The poll number smacks you right in the face: 57% of Americans believe President Donald Trump is a racist, according to new data from a national AP-NORC poll.

57%!!!!

That number comes in the wake of a year in which Trump tried to blame both sides for the white supremacist violence in Charlottesville, Virginia, waged an extensive effort to call into question the patriotism of the (largely black) NFL players who refused to stand for the National Anthem and asked why the United States was taking in immigrants from “shithole” countries in Africa.

And it comes in spite of Trump’s oft-repeated assertion that he is the “least racist person” in the country and possibly in the world.

It’s a striking finding. Six in 10 people believe that the President of the United States harbors racist views.

It’s 2018! I mean, wow. Right?

Not so fast, according to CNN polling boss Jenn Agiesta who made this great point – ahem – to me earlier today: It’s possible that almost six in 10 people believe Trump is truly a racist, but it’s also possible that those people just don’t like Trump at all and are willing to agree to any and every very negative thing a pollster asks about him.

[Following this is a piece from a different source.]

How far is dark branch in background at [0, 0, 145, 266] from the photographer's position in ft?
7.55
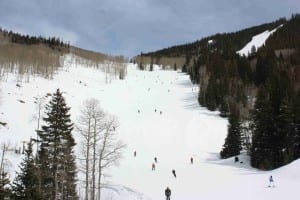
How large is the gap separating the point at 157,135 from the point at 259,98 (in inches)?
998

As Jenn rightly pointed out, the number of people who say Trump is a racist is broadly consistent with the number of people who disapprove of Trump’s performance in office, who say he’s interfered with the Russia investigation and who believe the women alleging Trump sexually harassed them.

That doesn’t mean that a big chunk of the public – particularly African-Americans and Hispanics – don’t truly believe Trump holds racist views.  They do; eight in 10 blacks and three-quarters of Latinos in the AP-NORC poll said they thought Trump was racist.

What it might mean, however, is that almost any question about Trump now – his handling of policies, his racial views, his reaction to the Russian investigation – boils down to the same gut reaction: Do you like or not like Trump?

The Point: Our politics have been getting more and more polarized for decades now. In Trump, our polarization has reached maximum capacity. How you feel about virtually anything depends entirely on how you feel about the President of the United States.